- **WHAT TO DO**: Can you extend the passage on the texting-style evidence in the murder case, picking up right after its final sentence?

# START OF QUOTED TEXT

Grant was able to analyze the SMS (text) messages sent from Amanda’s phone, and showed that “a shift in texting style occurred […] at 12:07 p.m.” Put simply, After this time, the messages sent from Amanda’s phone lacked many features characteristic of her writing, and instead, showed features more typical of her husband. For example, Amanda tended to write “dont” for “don’t,” while her husband tended to write “dnt.” Based on features like this, Grant concluded that the messages after 12:07 (the time of her actual death?) were not consistent with her own undisputed writing, but were instead consistent with her husband’s. Presumably based in part on this evidence, “On the morning before trial, [the husband] changed his pleas to 'guilty’ [of the murder of his wife, of arson, and of the endangerment of his children and the firefighters]” and was sentenced to life in prison.

# END OF QUOTED TEXT
# START OF ENTRIES

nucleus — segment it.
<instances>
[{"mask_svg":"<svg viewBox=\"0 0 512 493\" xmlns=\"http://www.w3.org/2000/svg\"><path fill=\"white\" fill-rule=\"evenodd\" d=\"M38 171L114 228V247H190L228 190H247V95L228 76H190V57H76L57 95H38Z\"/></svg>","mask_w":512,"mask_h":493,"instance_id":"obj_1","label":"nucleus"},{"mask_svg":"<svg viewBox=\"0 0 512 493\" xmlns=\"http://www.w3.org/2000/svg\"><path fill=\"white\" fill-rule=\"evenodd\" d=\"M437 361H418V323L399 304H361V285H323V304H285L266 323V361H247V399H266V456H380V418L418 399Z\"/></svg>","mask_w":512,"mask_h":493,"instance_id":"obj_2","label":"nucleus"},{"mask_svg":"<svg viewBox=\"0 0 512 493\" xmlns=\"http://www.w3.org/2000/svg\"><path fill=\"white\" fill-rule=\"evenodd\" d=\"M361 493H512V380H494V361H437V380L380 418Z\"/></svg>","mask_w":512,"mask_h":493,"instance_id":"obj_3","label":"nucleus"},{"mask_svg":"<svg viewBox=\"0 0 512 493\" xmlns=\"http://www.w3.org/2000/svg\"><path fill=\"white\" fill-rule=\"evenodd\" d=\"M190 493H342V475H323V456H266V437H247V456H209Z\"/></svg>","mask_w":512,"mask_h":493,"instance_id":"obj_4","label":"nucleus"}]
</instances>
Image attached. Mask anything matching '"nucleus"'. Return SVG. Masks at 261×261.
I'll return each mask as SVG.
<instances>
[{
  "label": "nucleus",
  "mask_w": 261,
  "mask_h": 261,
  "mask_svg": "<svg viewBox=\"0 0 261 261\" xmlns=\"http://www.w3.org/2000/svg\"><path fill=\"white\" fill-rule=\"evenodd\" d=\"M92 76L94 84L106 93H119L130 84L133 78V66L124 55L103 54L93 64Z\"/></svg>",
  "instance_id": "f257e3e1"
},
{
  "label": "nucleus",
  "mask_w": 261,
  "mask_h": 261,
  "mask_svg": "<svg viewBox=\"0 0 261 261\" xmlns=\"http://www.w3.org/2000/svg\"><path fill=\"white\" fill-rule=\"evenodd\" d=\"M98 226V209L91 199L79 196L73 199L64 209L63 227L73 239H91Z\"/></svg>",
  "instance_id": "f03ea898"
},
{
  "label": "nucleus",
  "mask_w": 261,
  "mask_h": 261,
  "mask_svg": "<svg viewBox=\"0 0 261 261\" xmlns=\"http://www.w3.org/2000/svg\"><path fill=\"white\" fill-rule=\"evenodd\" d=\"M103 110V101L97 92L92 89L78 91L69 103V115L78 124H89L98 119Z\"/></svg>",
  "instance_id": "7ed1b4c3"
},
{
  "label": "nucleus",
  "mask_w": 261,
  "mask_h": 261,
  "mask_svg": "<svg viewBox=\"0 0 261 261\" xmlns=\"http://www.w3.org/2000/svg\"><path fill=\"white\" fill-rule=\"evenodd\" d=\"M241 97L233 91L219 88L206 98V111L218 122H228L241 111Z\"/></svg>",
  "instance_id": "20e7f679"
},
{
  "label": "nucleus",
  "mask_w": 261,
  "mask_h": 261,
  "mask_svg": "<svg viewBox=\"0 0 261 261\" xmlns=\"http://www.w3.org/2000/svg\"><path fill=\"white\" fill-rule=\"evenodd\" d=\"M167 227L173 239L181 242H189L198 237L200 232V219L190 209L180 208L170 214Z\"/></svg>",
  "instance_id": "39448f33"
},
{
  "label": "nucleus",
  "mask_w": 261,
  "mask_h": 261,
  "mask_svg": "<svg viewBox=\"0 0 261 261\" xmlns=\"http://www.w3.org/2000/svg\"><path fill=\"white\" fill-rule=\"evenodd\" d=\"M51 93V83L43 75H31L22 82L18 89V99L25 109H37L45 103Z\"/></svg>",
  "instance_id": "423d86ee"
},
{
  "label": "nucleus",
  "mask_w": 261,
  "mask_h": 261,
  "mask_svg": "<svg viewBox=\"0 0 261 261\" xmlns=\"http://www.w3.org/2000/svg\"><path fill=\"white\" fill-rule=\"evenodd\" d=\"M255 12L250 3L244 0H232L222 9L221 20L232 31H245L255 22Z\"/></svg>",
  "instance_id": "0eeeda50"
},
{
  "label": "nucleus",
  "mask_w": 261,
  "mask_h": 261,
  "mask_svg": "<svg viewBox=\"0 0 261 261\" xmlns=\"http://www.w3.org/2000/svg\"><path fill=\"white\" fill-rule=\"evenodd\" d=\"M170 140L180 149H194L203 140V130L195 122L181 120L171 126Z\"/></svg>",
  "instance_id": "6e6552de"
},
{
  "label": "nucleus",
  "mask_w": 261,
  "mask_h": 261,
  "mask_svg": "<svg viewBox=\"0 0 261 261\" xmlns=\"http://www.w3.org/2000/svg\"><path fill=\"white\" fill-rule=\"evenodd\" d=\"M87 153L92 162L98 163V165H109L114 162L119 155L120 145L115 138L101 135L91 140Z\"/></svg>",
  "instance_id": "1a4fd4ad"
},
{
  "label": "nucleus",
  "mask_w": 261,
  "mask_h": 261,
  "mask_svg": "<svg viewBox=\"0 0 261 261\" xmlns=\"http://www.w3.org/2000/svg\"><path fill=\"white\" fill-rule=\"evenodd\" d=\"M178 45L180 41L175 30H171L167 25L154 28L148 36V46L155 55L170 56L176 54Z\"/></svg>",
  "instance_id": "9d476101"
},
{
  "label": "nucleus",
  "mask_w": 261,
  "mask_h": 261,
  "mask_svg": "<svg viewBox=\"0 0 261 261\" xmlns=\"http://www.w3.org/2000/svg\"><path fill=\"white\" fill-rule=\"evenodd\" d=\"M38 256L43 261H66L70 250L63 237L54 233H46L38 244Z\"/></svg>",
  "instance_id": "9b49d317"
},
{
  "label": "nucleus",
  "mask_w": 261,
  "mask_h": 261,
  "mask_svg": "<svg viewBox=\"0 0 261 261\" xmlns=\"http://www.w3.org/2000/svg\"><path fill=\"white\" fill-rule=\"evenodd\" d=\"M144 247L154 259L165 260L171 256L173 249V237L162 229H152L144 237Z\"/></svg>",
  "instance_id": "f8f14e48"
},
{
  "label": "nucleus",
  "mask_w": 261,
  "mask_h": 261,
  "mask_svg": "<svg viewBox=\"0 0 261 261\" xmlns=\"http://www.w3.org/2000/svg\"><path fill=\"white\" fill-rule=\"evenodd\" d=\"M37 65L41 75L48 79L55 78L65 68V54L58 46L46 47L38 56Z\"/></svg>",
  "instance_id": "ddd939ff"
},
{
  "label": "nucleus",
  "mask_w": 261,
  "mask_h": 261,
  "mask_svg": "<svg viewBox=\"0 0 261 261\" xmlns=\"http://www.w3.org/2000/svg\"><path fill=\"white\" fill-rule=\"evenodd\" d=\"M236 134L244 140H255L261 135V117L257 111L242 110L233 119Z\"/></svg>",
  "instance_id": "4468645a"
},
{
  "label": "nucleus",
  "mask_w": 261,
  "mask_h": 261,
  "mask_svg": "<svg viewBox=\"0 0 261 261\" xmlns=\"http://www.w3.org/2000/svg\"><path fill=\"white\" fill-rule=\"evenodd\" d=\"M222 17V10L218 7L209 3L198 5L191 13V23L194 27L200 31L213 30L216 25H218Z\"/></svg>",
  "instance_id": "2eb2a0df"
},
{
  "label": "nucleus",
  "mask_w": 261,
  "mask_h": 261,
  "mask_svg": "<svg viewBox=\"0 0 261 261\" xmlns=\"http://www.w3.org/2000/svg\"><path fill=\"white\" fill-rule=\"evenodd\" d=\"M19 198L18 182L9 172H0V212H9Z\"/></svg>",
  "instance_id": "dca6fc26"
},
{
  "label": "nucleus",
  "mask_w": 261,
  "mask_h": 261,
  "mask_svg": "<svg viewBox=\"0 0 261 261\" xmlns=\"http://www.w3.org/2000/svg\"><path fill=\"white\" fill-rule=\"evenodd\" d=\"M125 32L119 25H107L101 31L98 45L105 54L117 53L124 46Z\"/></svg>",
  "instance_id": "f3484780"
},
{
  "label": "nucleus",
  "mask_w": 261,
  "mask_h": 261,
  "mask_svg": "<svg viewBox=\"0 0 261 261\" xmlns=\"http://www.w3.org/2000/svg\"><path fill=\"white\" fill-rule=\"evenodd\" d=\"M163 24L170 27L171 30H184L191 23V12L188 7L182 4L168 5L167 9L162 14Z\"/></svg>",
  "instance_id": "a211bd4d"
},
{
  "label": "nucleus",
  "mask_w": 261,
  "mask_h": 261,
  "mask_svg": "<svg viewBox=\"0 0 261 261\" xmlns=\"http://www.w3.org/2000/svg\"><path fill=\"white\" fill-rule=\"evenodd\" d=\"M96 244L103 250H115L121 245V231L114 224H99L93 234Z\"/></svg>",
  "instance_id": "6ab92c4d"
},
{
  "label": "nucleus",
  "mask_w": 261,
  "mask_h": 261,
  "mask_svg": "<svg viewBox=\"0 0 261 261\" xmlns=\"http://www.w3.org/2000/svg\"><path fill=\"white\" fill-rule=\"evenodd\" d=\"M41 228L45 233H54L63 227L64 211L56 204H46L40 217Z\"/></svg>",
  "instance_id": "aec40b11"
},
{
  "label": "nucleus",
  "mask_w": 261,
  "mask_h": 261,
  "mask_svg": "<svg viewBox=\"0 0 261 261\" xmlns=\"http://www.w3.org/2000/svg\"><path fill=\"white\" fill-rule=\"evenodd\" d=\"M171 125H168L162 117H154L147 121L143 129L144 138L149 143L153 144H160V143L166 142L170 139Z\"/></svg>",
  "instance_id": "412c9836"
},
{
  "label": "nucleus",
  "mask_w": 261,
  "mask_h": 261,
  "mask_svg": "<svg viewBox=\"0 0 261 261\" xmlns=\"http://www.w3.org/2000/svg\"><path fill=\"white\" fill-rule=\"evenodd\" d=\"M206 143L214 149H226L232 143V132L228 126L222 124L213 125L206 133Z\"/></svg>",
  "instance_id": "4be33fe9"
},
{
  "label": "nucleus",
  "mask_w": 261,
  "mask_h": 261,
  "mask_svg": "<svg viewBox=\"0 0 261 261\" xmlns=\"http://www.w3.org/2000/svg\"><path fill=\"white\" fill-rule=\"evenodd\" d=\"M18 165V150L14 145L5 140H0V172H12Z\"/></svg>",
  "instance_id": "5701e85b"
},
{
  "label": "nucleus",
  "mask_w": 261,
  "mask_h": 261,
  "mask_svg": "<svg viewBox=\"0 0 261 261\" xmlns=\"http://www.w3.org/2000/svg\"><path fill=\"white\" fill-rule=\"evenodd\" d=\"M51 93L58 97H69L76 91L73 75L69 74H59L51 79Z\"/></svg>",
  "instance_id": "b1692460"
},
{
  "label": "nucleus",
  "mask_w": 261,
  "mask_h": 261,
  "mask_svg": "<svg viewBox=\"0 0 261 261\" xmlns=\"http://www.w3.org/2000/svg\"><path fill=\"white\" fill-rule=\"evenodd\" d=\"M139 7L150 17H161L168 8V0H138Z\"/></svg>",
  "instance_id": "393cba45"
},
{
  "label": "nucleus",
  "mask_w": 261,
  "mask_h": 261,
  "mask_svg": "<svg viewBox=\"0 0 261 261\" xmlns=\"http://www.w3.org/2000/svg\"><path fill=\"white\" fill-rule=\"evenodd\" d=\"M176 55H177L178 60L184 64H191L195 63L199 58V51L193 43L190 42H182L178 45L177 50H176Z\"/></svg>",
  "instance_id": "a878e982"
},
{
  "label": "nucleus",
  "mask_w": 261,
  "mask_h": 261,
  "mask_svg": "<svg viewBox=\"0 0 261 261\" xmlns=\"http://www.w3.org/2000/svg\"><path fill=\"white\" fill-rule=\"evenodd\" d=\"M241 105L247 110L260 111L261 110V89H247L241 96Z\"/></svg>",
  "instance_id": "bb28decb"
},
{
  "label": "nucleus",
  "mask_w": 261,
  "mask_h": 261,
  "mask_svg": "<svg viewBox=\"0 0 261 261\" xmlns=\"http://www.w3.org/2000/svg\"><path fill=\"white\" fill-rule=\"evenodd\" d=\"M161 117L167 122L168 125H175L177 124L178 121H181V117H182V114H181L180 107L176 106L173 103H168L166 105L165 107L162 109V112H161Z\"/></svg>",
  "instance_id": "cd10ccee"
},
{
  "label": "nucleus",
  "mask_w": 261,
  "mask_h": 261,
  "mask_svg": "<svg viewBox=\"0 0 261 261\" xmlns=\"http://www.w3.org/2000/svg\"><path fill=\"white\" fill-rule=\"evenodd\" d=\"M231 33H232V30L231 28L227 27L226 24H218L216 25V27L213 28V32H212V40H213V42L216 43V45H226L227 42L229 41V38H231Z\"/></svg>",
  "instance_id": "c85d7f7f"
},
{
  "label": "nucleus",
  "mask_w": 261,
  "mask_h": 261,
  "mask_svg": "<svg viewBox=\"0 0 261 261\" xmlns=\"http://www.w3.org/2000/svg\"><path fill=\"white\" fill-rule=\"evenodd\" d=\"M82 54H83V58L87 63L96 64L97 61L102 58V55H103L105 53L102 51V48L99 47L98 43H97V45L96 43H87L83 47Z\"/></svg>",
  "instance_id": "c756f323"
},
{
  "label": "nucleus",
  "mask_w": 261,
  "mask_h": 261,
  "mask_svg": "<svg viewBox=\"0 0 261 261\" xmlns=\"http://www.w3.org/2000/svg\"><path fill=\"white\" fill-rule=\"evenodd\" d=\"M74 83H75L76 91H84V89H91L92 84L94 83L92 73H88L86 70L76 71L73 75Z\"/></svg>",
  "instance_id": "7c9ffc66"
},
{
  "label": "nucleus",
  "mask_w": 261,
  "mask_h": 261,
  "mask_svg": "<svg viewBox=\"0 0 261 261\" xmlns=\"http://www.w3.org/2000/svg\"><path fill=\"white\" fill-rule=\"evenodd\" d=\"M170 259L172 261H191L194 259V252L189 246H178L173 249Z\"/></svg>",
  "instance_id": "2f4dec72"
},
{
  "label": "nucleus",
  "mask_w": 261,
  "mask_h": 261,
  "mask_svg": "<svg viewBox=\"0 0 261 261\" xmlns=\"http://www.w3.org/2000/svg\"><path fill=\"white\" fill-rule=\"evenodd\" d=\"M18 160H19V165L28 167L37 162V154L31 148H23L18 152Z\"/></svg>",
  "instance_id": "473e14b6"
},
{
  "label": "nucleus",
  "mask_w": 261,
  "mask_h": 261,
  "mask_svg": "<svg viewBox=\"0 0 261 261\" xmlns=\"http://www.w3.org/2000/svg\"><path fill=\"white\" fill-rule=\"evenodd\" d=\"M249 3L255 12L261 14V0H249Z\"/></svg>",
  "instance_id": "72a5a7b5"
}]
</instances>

# END OF ENTRIES

- **EXERCISE RESULT**:
Chaski [1] provides another example of a murder case, where a dead body was found, an apparent suicide, with a word-processed “note” left on a home computer. As in Grant’s case, no physical documents were present to analyze, but, also as in Grant’s case, there were suspicious circumstances surrounding the death (the death was apparently from injected drugs, but no needles were found near the body [8]). Stylometric analysis showed that the “note” lacked key features of the victim’s writing, but was consistent with the writing of his roommate. His roommate eventually admitted to writing the notes and was convicted.
Juola [9] describes an administrative case before the US immigration courts. In this case, an online gadfly and critic of a foreign government sought to remain in the United States, fearing persecution if he were returned to that country. Juola was able to establish that the anonymously-published articles critical of that government were consistent in writing style with other articles he had published under his own name. Based in part upon this evidence, the man was permitted to remain in the United States. Authorship attribution thus can be an important element of many different types of dispute resolution.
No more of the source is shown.